The great thing about exchange traded funds (ETFs), is that investors can use them for different strategies.
Whether you want income, growth, or defensive options, there's something out there for everyone.
On this occasion, we're going to look at a couple of ETFs that could be top options for growth investors. Here's what you need to know about them:
BetaShares Asia Technology Tigers ETF (ASX: ASIA)
The first ETF for growth investors to look at next week is the BetaShares Asia Technology Tigers ETF.
This popular ETF gives investors access to the biggest and best tech companies in the Asian market. Many of which look set to benefit greatly from China's reopening from the pandemic.
Among the ~50 technology and ecommerce companies included in the fund are the likes of Alibaba, Baidu, JD.com, Meituan Dianping, Pinduoduo, Samsung, and Tencent Holdings.
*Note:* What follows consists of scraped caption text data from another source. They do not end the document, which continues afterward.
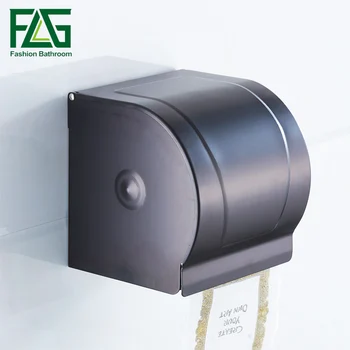 

FLG Toilet Paper Holder Rack Wall Mounted Space Aluminum Black Toilet Paper Box Bathroom Accessories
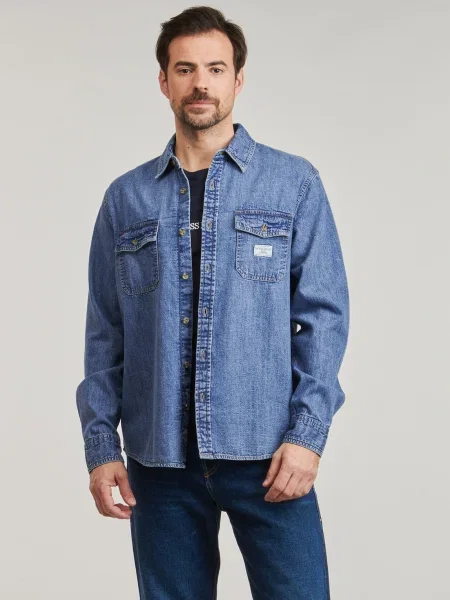 Rifľová košeľa Guess Jeans modrá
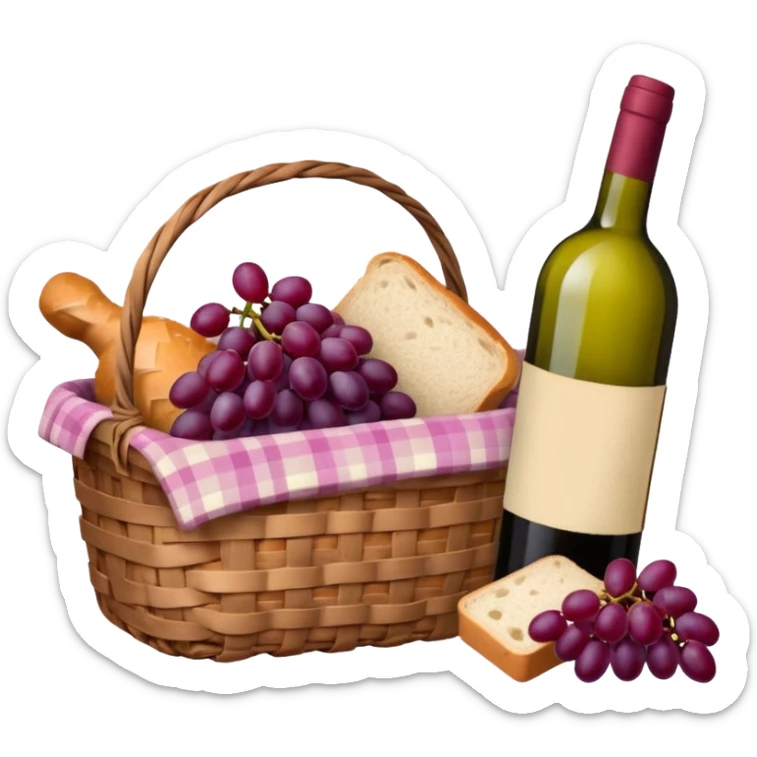 Food Basket, Pink basket, plaid lining, with both food, drink and fruits sticker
The latter is the $620 billion tech company behind the widely used WeChat super app.
Vanguard MSCI Australian Small Companies Index ETF (ASX: VSO)
Another ETF for growth investors to consider when the market reopens is the Vanguard MSCI Australian Small Companies Index ETF.
As you might have guessed from its name, this ETF gives investors access to small cap Australian shares.
It aims to track the MSCI ASX Small Cap index, which is home to approximately 200 small companies. Vanguard notes that the sectors in which the ETF invests include industrials, materials, and consumer discretionary.
Among its holdings you will find auto parts retailer Bapcor Ltd (ASX: BAP), lithium miner Core Lithium Ltd (ASX: CXO), online furniture retailer Temple & Webster Group Ltd (ASX: TPW), and online travel agent Webjet Limited (ASX: WEB).